I would slightly spread my legs for the measurement. Fontane knelt on the floor. He carefully positioned one end of his measuring tape beneath my balls while stretching the tape downward and determining just how long the seam should be. Sometimes he had to wiggle his hand to get the tape in exactly the right spot in my crotch. He would look up at the top of the tape, his eyes at the same level with my groin. Occasionally he apologized: "One moment more, Mr. Regi," while his moving hand almost, but not quite, gave me an accidental feel.

While this was going on my young dick would steadily enlarge due to the proximity of Fontane's hand to my crotch, resulting in a funky tingling that made the inside of my balls itch. And was it my imagination, or did Fontane enjoy holding that tape against the underside of my gonads? Was he completely innocent, or did he get a kick out of me hiding boners while his hands were all over me for the measurements?

For months at a stretch I never saw Fontane--only twice each year--but he and his tape-measure were part of my fantasies when I enjoyed my nightly celebration of maleness.
 

I remember a certain year because Ethel insisted on me having a lavender shirt. The pants that she chose to go with it were the darkest purple you can imagine, almost black but giving away their purple sheen when the light hit them in a certain way. Fontane took one glance and said, "A tie, Miss Ethel! I know just the one!" He raced to a rack and came back holding up a bizarre necktie in several explosive splashes of purple, violet and mauve. I remember thinking, "Oh God, Fontane! No!" but Fontane and Ethel and the younger salesmen were delighted.

Fontane grabbed up everything and hustled me into a fitting room. "I can't wait to see all of this on your frame, Mr. Regi!" he bubbled. I stripped to my underpants. Fontane held out his arms to take each item as I removed it. Then he quickly unpinned the new shirt and assisted its sleeves onto my arms, followed by sliding lengths of unhemmed purple slacks up my legs and around my butt. Finally, in a sort of triumphant manner, he shook the tie out and held it around my neck with one hand while stretching the bottom of it down below my beltline with the other. 

And there he stopped, tie in hand, the back of his fingers inadvertently resting directly against my fly, a strange expression growing on his face. 

I had a boner rising inside those obscene purple pants. I was erect because after so many fittings across so many years, I would silently and subconsciously think "Touch me a little higher, Fontane. Feel what's there. I've been hard all the way to town, looking forward to the brief second when you would measure my inseam and stir up a tingle in my balls."

Fontane's fingers, stretching the necktie downward, carelessly rested against the critical organ this time, the stiff, erect organ. Fontane stopped breathing. His face began to redden. Perhaps he had just now realized where his hand was and exactly what he was perceiving in those purple pants.

Suddenly he stepped back a pace, released the bottom of the tie and jerked his hand away from my crotch. "Hmm," he said anxiously. Then "Hmm," he repeated, apparently at an embarrassed loss for words. His face was now fully blushing with a deep crimson. Then he took a breath and spoke.

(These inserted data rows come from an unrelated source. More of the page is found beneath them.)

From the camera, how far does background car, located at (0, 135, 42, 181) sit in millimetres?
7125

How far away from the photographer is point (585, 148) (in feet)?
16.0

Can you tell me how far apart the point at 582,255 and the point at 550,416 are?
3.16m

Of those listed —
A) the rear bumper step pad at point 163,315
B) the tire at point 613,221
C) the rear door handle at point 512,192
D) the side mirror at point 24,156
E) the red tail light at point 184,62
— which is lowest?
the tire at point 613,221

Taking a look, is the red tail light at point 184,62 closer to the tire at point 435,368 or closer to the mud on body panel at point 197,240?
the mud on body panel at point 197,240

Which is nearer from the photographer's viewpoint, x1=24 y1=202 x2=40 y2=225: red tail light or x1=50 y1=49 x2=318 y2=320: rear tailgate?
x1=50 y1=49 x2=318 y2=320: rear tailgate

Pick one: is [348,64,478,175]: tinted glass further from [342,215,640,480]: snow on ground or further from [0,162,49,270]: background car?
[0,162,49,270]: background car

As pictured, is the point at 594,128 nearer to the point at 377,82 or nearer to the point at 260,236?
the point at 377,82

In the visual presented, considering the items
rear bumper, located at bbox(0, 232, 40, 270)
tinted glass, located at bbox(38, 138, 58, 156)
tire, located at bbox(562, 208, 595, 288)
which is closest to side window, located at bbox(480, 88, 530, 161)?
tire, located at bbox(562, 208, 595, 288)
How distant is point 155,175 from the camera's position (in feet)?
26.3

"Well, it happens to the best of us, Mr. Regi." His eyes flickered toward my fly and back. "To the best of us. Now let's fit these lovely trousers, shall we?"

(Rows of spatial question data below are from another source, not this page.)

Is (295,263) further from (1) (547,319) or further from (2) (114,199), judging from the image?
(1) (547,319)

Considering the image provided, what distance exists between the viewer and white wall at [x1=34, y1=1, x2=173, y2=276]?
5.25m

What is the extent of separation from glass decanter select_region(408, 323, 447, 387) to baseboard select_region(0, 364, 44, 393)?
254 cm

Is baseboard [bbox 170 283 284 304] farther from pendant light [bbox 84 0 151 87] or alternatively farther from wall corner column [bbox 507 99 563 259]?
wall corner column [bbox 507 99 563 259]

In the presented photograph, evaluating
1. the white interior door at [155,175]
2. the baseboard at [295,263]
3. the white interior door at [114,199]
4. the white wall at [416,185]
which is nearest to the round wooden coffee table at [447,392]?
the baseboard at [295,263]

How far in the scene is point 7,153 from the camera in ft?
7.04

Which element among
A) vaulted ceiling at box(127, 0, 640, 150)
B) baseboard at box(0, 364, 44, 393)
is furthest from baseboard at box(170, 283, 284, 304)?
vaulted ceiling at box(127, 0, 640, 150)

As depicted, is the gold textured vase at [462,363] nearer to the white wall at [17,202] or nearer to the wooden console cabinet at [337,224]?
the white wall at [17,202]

When I got home from that fitting the first thing I did was change my underwear. I had not ejaculated, not in the strict sense of producing an entire load. However, a tiny trickle of "essence of boy" had escaped my stiff peter while Fontane was trying "not" to touch it. Probably two or three slimy drops at most. The accidental ooze left its viscous wetness in my underpants and on my skin, a sticky souvenir of that year's encounter with Fontane, the first of several interesting experiences that we would later have in the store's locked fitting rooms.

Sometimes when I got a boner in an inconvenient situation I'd remember Fontane's nervous observation: "Well, it happens to the best of us, Mr. Regi. To the best of us."